Mirroring his own “outsider” status as a privileged son of both the Old South and the New who felt at home in neither, each of Percy’s novels is set in the South and features as a protagonist an upper-middle-class white man who is abstracted and alienated from the world around him. As the writer Paul Elie put it in his 2003 book, The Life You Save May Be Your Own — an examination of the lives and works of the prominent Catholics Percy, Flannery O’Connor, Thomas Merton, and Dorothea Day — Percy was “of several minds” when contemplating his home region and its complicated past, present and future.
He saw himself as a Southern moderate, caught in the middle of a war being fought ‘on the battleground of enlightened liberal North versus depraved reactionary South,’ wrote Elie. In his view, the question for a white Southerner like himself was ‘how to oppose segregation and at the same time cherish his heritage.’
Later, through both his fiction and nonfiction writing, Percy bemoaned and satirized what he termed the “Los Angelization” of the Southern culture and landscape.

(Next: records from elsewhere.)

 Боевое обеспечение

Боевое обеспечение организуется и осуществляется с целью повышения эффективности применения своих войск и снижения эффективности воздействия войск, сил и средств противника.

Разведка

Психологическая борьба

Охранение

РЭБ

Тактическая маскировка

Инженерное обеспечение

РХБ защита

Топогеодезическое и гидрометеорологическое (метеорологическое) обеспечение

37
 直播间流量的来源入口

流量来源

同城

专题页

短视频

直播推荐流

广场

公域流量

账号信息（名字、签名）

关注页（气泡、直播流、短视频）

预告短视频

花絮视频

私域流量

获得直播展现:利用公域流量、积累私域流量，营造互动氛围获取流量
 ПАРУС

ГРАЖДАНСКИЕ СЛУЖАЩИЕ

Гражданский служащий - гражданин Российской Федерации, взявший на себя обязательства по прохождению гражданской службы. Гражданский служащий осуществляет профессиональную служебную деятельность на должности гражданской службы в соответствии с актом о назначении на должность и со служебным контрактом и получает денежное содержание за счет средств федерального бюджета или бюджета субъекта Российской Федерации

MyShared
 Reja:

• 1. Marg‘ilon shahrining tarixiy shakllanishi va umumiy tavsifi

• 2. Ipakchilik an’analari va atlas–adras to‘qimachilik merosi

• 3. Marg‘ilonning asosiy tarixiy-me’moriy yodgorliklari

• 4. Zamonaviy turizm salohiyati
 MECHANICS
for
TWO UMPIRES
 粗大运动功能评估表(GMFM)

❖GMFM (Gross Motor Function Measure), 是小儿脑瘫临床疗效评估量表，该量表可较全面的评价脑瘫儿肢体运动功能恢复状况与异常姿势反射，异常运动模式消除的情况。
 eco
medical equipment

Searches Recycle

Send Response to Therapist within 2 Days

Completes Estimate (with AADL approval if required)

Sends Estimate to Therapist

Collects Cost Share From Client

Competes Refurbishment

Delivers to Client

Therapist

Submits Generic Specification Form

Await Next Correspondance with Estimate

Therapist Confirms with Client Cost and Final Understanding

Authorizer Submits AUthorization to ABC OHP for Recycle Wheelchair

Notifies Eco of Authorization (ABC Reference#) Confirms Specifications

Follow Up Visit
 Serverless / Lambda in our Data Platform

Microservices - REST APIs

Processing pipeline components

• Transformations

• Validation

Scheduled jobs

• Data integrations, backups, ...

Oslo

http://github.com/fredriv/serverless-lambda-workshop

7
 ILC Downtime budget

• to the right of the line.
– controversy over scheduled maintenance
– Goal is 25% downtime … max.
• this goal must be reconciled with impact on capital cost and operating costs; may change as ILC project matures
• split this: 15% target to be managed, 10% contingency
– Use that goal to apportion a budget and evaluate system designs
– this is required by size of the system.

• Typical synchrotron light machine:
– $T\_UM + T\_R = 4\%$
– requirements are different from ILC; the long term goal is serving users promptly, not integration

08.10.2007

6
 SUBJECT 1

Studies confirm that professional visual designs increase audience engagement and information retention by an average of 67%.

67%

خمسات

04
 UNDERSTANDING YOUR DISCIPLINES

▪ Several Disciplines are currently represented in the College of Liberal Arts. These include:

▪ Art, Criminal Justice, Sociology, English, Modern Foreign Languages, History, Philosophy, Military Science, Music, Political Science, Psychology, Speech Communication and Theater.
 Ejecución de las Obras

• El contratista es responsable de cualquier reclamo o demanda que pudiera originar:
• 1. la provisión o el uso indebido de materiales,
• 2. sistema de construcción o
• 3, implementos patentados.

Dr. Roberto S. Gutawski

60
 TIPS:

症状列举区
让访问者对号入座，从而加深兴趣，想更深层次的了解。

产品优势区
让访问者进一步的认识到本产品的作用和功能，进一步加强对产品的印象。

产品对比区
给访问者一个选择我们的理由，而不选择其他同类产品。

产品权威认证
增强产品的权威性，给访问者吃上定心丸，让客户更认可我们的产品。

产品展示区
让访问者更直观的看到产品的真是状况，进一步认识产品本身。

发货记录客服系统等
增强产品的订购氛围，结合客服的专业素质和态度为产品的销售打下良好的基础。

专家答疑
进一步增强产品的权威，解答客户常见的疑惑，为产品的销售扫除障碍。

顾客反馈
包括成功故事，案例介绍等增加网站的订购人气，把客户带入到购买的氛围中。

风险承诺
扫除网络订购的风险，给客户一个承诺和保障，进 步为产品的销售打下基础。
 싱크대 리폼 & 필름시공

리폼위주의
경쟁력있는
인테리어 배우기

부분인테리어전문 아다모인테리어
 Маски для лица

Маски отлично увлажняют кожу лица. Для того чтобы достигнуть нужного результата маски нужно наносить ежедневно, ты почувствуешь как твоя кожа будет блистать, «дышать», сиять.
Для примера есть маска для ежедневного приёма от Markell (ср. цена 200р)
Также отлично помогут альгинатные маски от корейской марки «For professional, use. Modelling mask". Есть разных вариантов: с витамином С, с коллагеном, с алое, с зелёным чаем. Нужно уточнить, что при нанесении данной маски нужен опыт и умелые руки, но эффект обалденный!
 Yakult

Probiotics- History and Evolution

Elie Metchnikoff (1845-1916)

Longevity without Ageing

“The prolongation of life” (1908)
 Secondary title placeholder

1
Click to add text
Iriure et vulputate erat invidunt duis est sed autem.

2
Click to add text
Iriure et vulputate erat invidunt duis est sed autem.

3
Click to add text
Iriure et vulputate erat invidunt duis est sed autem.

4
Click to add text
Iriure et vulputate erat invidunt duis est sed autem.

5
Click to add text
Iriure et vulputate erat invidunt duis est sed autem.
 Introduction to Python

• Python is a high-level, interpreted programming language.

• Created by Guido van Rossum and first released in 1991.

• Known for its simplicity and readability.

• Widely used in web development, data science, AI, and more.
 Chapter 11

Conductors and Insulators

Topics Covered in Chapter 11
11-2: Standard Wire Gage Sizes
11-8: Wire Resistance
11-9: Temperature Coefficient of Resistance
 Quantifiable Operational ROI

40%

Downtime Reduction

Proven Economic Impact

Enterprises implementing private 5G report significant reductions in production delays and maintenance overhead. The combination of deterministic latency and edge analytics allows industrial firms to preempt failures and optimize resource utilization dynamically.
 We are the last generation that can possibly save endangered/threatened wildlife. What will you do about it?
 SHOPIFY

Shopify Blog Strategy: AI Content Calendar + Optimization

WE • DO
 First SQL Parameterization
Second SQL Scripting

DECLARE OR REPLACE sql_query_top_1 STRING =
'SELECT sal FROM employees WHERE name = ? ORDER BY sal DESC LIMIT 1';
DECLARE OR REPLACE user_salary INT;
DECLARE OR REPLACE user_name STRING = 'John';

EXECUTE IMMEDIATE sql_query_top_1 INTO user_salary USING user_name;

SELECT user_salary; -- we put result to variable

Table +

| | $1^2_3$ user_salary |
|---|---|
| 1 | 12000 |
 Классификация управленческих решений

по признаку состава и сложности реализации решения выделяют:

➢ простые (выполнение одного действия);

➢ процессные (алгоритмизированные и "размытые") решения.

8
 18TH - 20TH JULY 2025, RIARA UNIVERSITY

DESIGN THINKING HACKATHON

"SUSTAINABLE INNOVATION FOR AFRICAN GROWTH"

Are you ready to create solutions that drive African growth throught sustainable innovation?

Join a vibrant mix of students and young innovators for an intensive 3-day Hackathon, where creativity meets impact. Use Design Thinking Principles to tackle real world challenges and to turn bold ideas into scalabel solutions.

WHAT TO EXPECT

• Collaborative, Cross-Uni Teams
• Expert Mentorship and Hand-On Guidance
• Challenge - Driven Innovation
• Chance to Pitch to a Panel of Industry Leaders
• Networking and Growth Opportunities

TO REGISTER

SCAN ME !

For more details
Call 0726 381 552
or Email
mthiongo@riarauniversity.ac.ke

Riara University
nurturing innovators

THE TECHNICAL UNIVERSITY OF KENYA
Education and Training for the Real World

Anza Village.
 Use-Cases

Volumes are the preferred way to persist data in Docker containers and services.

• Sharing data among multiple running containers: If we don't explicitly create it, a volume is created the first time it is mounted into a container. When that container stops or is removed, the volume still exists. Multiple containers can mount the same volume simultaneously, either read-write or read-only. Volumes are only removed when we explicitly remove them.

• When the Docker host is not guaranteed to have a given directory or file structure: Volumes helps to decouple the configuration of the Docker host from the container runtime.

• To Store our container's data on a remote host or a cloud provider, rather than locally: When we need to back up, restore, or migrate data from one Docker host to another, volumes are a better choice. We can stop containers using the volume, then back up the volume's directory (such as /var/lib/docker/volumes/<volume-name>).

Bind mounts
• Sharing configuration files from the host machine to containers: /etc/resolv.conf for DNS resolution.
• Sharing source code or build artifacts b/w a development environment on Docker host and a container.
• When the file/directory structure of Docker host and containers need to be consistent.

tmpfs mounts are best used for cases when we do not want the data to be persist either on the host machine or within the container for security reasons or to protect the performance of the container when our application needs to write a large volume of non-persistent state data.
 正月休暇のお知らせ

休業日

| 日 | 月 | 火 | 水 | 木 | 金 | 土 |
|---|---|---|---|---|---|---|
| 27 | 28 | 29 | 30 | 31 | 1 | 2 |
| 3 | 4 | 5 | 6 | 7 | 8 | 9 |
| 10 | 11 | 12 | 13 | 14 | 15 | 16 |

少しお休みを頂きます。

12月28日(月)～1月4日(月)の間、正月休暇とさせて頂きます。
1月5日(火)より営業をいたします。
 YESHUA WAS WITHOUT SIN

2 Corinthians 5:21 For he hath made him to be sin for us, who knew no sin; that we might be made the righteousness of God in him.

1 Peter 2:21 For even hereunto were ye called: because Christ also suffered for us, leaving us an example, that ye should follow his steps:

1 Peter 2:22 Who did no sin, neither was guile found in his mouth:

As he wrote in a 1980 essay, “I prefer to live in the South, but on my own terms. It takes some doing to insert oneself in such a way as not to succumb to the ghosts of the Old South or the happy hustlers of the new Sunbelt South.”
On that note, much of Percy’s writing and thinking about the South over the years has turned out to be prophetic. In a “self-interview” titled “Questions They Never Asked Me,” published in 1977, he held forth at length on most of the major themes of his work, including the possible dystopian future of the nation in general and the South in particular:
I visualize a U.S. a few years from now in which blacks and whites have switched roles. The pissed-off white middle class will abandon suburbia just as they have abandoned the cities, either for the countryside…or to move back to the city…while the blacks move out to [the suburbs]. The only danger is that this happy little switch may not happen fast enough and the young blacks in the city who have little or nothing to lose may say the hell with it and shoot up everything in sight.
There is a slight chance, maybe one in a hundred, that blacks and whites may learn the best of each other rather than the worst.
As his biographer Tolson noted, much of Percy’s worldview had its roots in his youth — and his family’s history — in Birmingham, where the “charged symbolic encounter between an archetypal ‘Old South’ family and a prototypical ‘New South’ city…played a crucial role in shaping [his] character and imagination.”
An early product of the suburban New South, Tolson assessed, Percy had seen southern manners acted out in their most baroque form. In the country club subdivision of Birmingham, he got his first intimations of alienation and rootlessness, the conditions that would later engage his philosophical and literary interest. As an impressionable boy, Percy had seen a world where politeness and façade could quite literally drive a person to despair and suicide, even as that person maintained the pretense of happiness and fulfillment.
In the end, of course, it was Percy himself who said it best, for himself and others who lived — and who live still — in the chaotic and disaffected age from which his writing sprang. Asked by an interviewer to reflect on his objective as a writer, and the purpose of art in general, he had a ready reply.
“My theory is that the purpose of art is to transmit universal truths of a sort, but of a particular sort, that in art, whether it’s poetry, fiction or painting, you are telling the reader or listener or viewer something he already knows, but which he doesn’t quite know that he knows, so that in the action of communication he experiences a recognition, a feeling that he has been there before…. And so, what the artist does, or tries to do, is simply to validate the human experience, and to tell people the deep human truths which they already unconsciously know.”